### Task brief
Give back each line below verbatim.
◆ ◆ ◆ ◆
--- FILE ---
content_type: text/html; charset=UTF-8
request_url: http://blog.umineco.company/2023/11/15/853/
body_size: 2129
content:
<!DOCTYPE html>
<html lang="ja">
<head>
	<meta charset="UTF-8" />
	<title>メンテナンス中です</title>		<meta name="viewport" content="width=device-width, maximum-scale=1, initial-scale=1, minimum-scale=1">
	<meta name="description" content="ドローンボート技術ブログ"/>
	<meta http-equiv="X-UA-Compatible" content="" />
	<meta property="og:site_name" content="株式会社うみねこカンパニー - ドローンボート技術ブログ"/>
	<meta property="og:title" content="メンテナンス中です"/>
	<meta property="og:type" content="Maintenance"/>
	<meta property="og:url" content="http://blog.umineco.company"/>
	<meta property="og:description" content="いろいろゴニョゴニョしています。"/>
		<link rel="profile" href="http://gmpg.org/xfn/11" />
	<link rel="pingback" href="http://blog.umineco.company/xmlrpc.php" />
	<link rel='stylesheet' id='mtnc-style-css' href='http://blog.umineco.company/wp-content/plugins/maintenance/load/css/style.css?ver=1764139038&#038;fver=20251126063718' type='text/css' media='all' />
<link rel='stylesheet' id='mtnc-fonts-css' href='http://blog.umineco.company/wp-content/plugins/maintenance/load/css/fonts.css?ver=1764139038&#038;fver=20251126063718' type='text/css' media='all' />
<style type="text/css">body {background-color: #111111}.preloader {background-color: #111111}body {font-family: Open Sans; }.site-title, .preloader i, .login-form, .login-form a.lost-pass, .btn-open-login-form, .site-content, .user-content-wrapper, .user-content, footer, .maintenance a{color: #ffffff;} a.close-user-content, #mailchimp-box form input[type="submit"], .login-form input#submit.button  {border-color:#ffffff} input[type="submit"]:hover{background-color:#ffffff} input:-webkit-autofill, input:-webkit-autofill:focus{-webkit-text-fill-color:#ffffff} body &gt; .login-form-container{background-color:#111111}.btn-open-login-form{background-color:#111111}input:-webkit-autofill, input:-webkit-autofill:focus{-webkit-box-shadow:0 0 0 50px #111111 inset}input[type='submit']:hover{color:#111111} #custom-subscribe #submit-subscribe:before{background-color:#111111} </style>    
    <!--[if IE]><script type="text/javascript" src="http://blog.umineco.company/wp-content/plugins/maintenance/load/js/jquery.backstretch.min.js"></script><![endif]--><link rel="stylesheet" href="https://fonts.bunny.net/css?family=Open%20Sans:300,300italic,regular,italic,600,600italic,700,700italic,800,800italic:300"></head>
◆ ◆ ◆ ◆
### Answer section
--- FILE ---
content_type: text/html; charset=UTF-8
request_url: http://blog.umineco.company/2023/11/15/853/
body_size: 2129
content:
<!DOCTYPE html>
<html lang="ja">
<head>
	<meta charset="UTF-8" />
	<title>メンテナンス中です</title>		<meta name="viewport" content="width=device-width, maximum-scale=1, initial-scale=1, minimum-scale=1">
	<meta name="description" content="ドローンボート技術ブログ"/>
	<meta http-equiv="X-UA-Compatible" content="" />
	<meta property="og:site_name" content="株式会社うみねこカンパニー - ドローンボート技術ブログ"/>
	<meta property="og:title" content="メンテナンス中です"/>
	<meta property="og:type" content="Maintenance"/>
	<meta property="og:url" content="http://blog.umineco.company"/>
	<meta property="og:description" content="いろいろゴニョゴニョしています。"/>
		<link rel="profile" href="http://gmpg.org/xfn/11" />
	<link rel="pingback" href="http://blog.umineco.company/xmlrpc.php" />
	<link rel='stylesheet' id='mtnc-style-css' href='http://blog.umineco.company/wp-content/plugins/maintenance/load/css/style.css?ver=1764139038&#038;fver=20251126063718' type='text/css' media='all' />
<link rel='stylesheet' id='mtnc-fonts-css' href='http://blog.umineco.company/wp-content/plugins/maintenance/load/css/fonts.css?ver=1764139038&#038;fver=20251126063718' type='text/css' media='all' />
<style type="text/css">body {background-color: #111111}.preloader {background-color: #111111}body {font-family: Open Sans; }.site-title, .preloader i, .login-form, .login-form a.lost-pass, .btn-open-login-form, .site-content, .user-content-wrapper, .user-content, footer, .maintenance a{color: #ffffff;} a.close-user-content, #mailchimp-box form input[type="submit"], .login-form input#submit.button  {border-color:#ffffff} input[type="submit"]:hover{background-color:#ffffff} input:-webkit-autofill, input:-webkit-autofill:focus{-webkit-text-fill-color:#ffffff} body &gt; .login-form-container{background-color:#111111}.btn-open-login-form{background-color:#111111}input:-webkit-autofill, input:-webkit-autofill:focus{-webkit-box-shadow:0 0 0 50px #111111 inset}input[type='submit']:hover{color:#111111} #custom-subscribe #submit-subscribe:before{background-color:#111111} </style>    
    <!--[if IE]><script type="text/javascript" src="http://blog.umineco.company/wp-content/plugins/maintenance/load/js/jquery.backstretch.min.js"></script><![endif]--><link rel="stylesheet" href="https://fonts.bunny.net/css?family=Open%20Sans:300,300italic,regular,italic,600,600italic,700,700italic,800,800italic:300"></head>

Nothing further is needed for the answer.